#### PROBLEM STATEMENT
Write out, word for word, the part of the thread on logging Python Requests calls that begins with "Log all requests from" and stops after "Requests is accessing?".

#### EXTRACT TO READ
Search code examples
pythonloggingpython-requestspython-logging

Log all requests from the python-requests module


I am using python Requests. I need to debug some OAuth activity, and for that I would like it to log all requests being performed. I could get this information with ngrep, but unfortunately it is not possible to grep https connections (which are needed for OAuth)

How can I activate logging of all URLs (+ parameters) that Requests is accessing?


Solution

  • The underlying urllib3 library logs all new connections and URLs with the logging module, but not POST bodies. For GET requests this should be enough:

    import logging
    
    logging.basicConfig(level=logging.DEBUG)
    

    which gives you the most verbose logging option; see the logging HOWTO for more details on how to configure logging levels and destinations.

    Short demo:

    >>> import requests
    >>> import logging
    >>> logging.basicConfig(level=logging.DEBUG)

#### GIVEN RECORDS
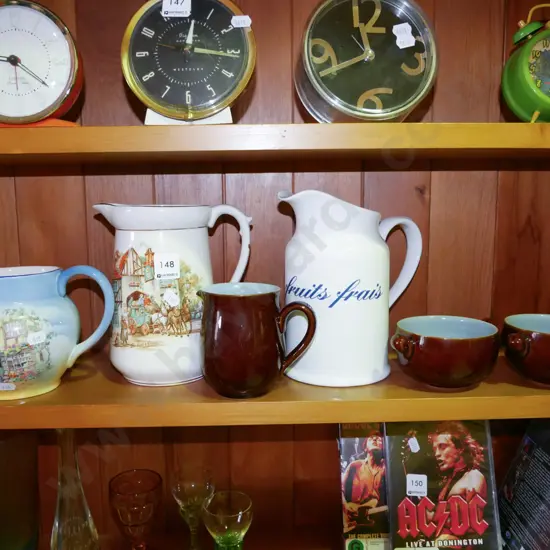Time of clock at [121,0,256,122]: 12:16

--

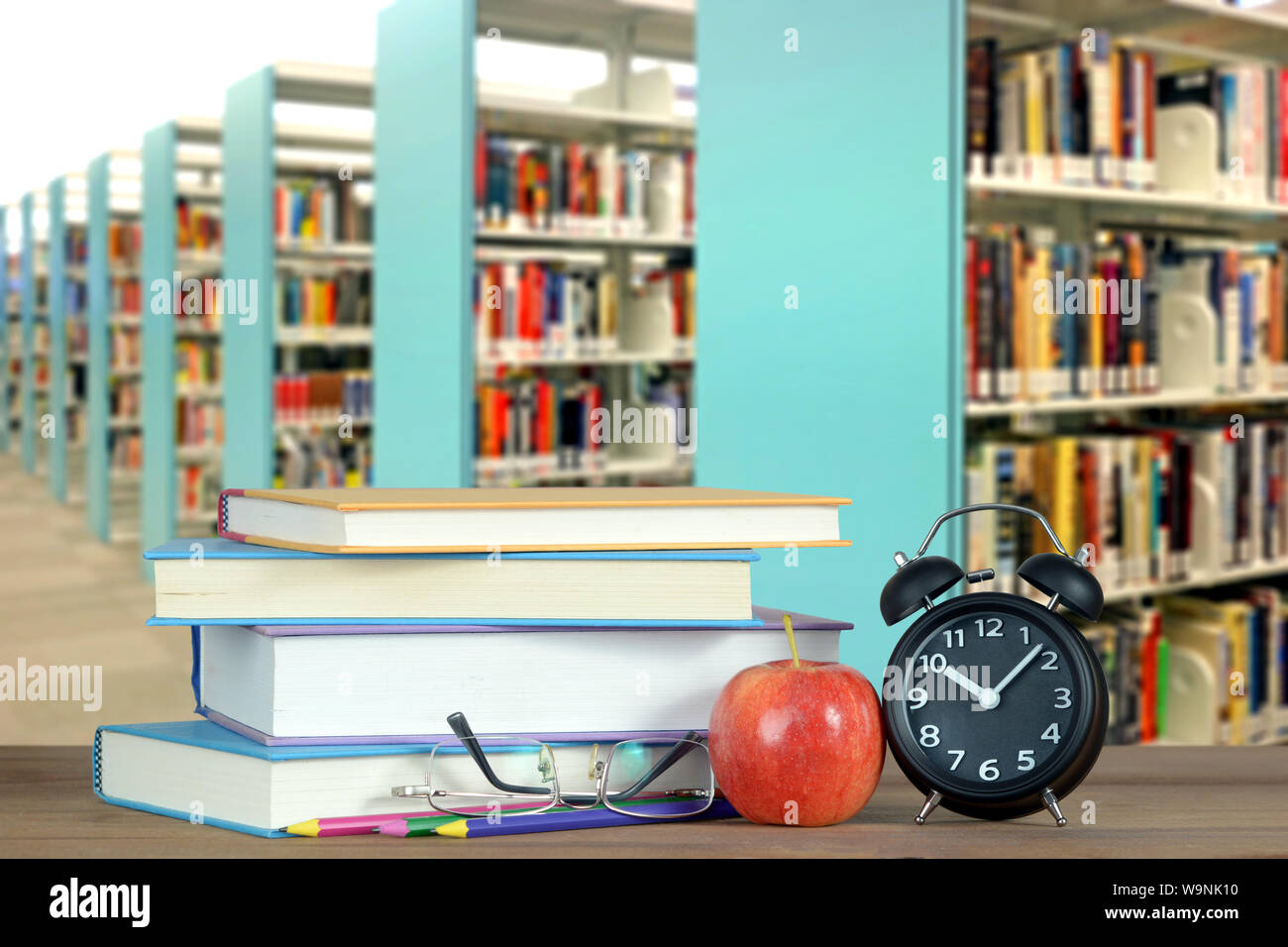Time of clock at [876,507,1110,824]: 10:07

* * *

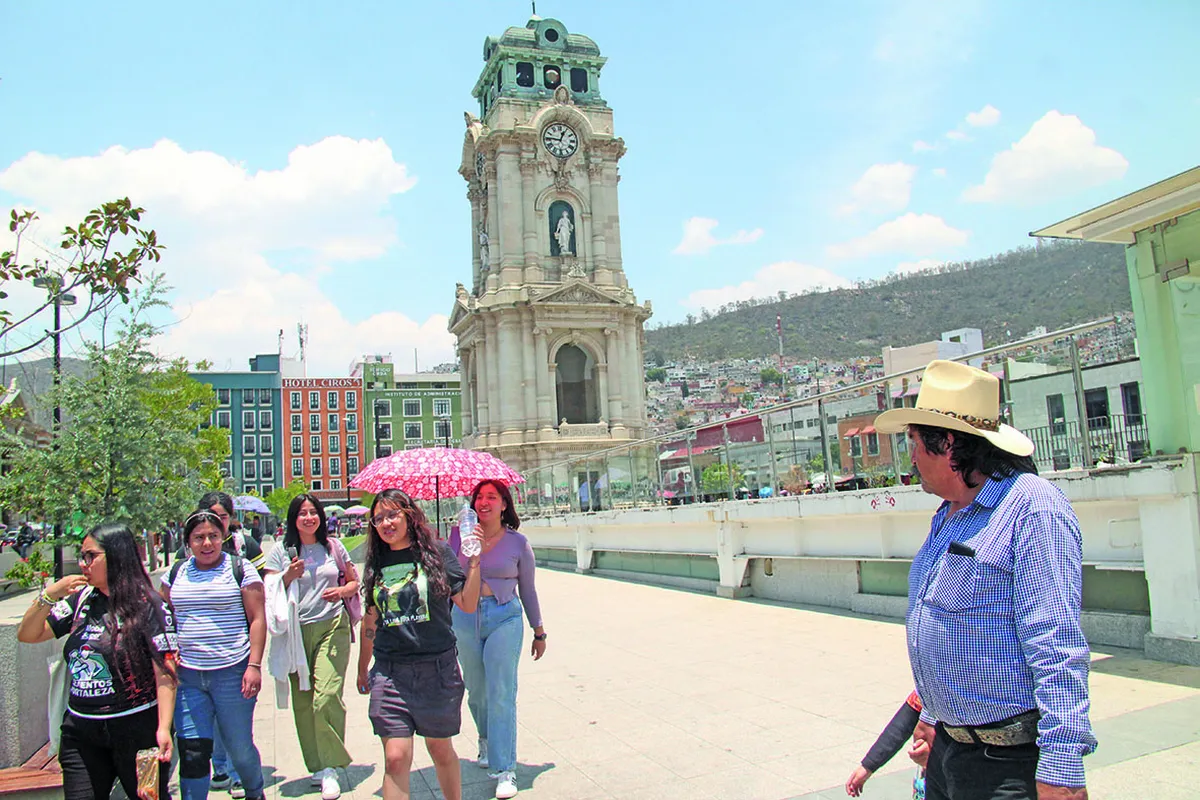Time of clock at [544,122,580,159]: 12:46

#### CORRECT RESPONSE
Log all requests from the python-requests module


I am using python Requests. I need to debug some OAuth activity, and for that I would like it to log all requests being performed. I could get this information with ngrep, but unfortunately it is not possible to grep https connections (which are needed for OAuth)

How can I activate logging of all URLs (+ parameters) that Requests is accessing?